This story has been passed onto me second- or third- or possibly fifth-hand. Who knows how accurate the details are, or whether the words were spoken exactly in this way? But from my knowledge of the man in question, it is entirely believable. In fact, if it isn't true, it's the kind of story that would almost be necessary to invent.
An eminent and well-known English preacher was approached by a congregation member who complained about some aspect of church life. It may have been that he didn't feel welcomed, or that he was finding it hard to make friends and fit in; it could have been that he was finding the service dissatisfying or the preaching too long; it could have been that the music was not to his taste or that his family was not being catered for to his satisfaction.

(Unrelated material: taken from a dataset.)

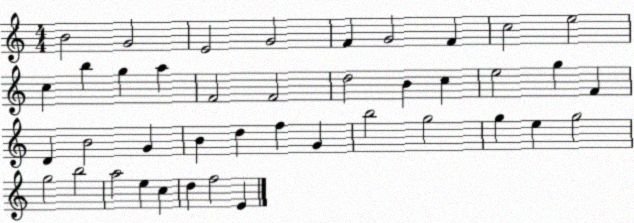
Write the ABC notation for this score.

The details of the complaint have been lost in the telling and re-telling of the story.
The preacher listened to the complaint, paused, and then replied with five words that cut straight to the heart of not only the man's problem, but the problem with all grumbling and complaining in church. He simply said, “It's not about you, stupid!” and walked off.

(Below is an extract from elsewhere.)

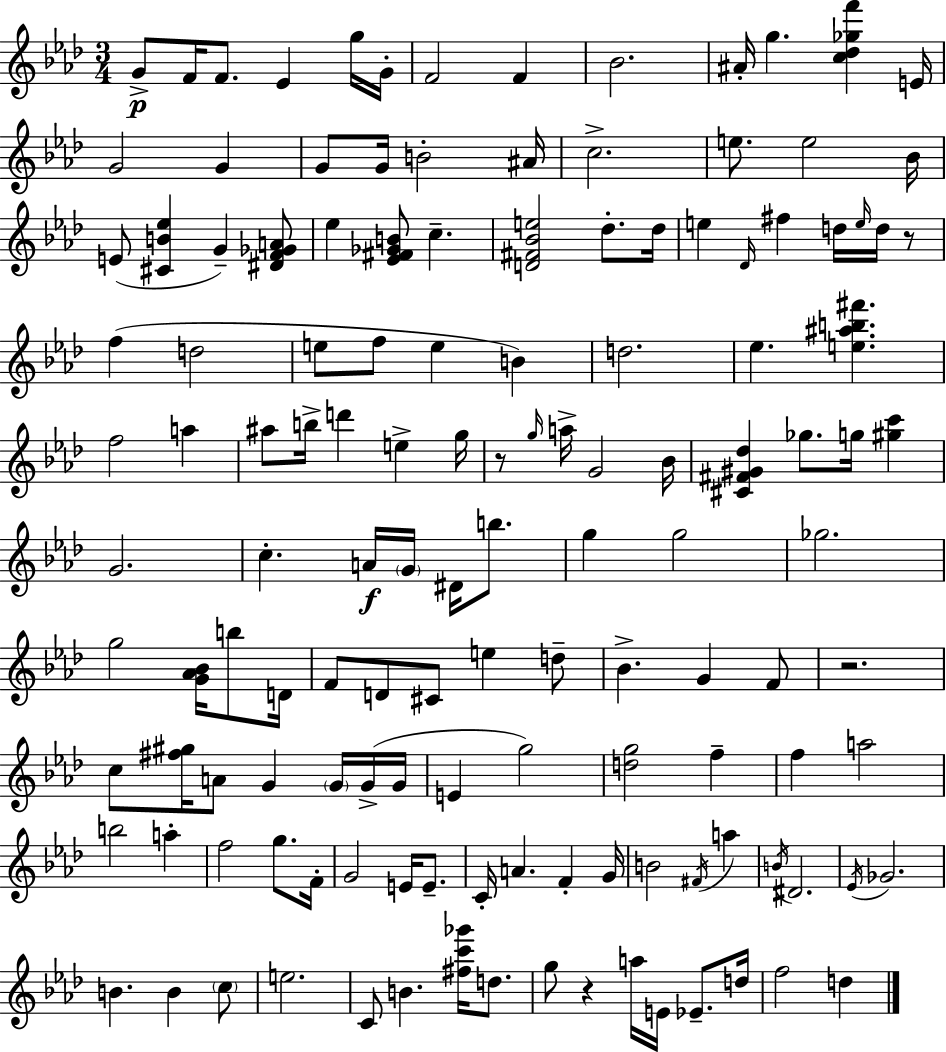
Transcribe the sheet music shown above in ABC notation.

It was a stunningly rude response—the kind that this preacher seemed uniquely capable of getting away with in his very English way. But doesn't it exactly express what is wrong with grumbling and complaining in church?

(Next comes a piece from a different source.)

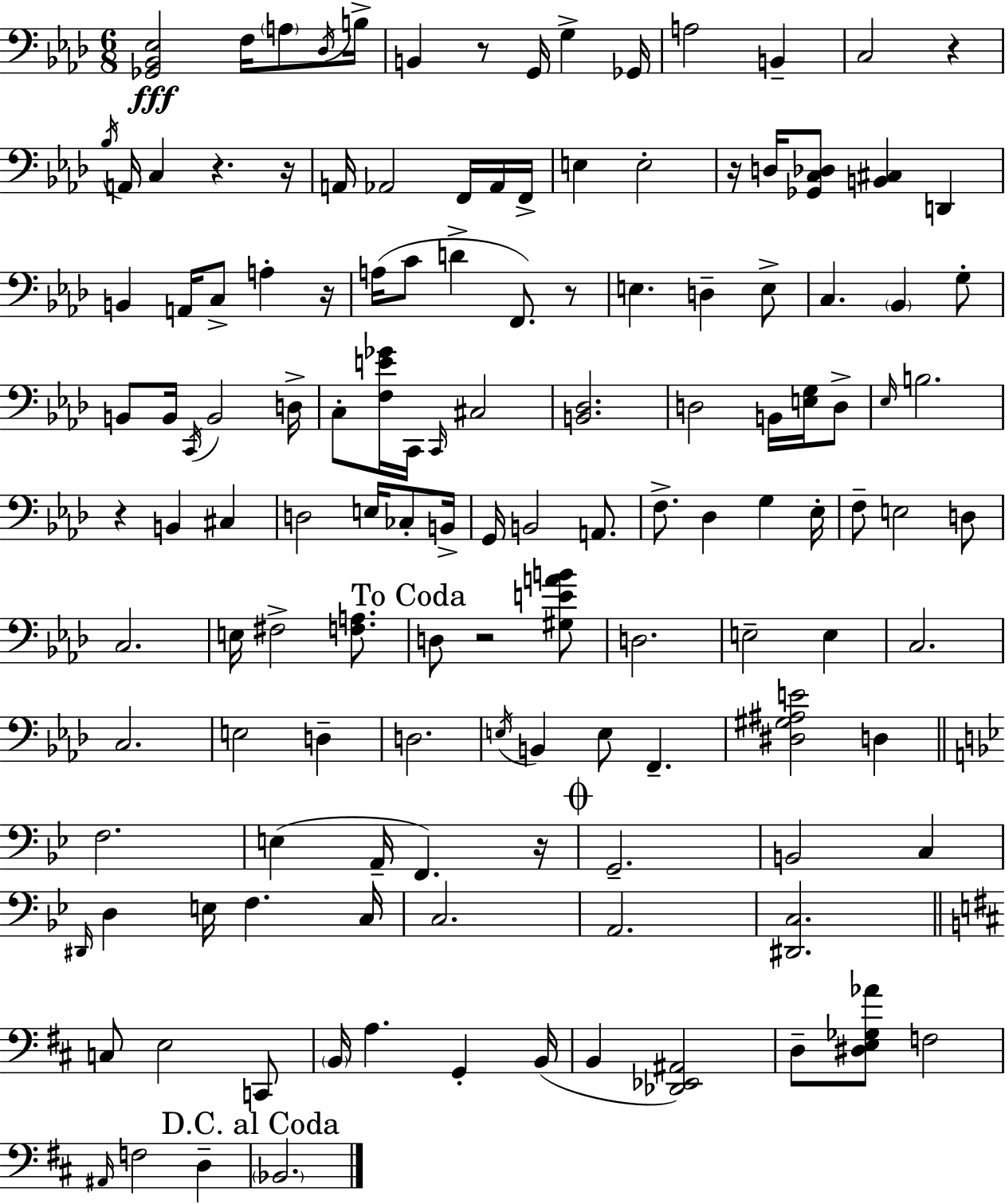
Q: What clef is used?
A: bass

It really is the height of idiocy to think that church is about me and my needs and my family and my satisfaction. It completely overturns the teaching of the Bible—that church is about God and Christ and loving other people. In fact, if we wanted to summarize Paul's rebuke to the dysfunctional Corinthian church in 1 Corinthians 11-14, a pretty reasonable slogan would be “It's not about you, stupid!”.
So the next time you're feeling grumpy about church, and are complaining that this or that aspect leaves you cold, remind yourself of the five-word answer to grumbling. And if you're really game, when someone starts grumbling to you about how they don't like the music or how they're sick of the preacher's jokes, just give them a slightly incredulous look, shake your head, and say, “It's not about you, stupid!”.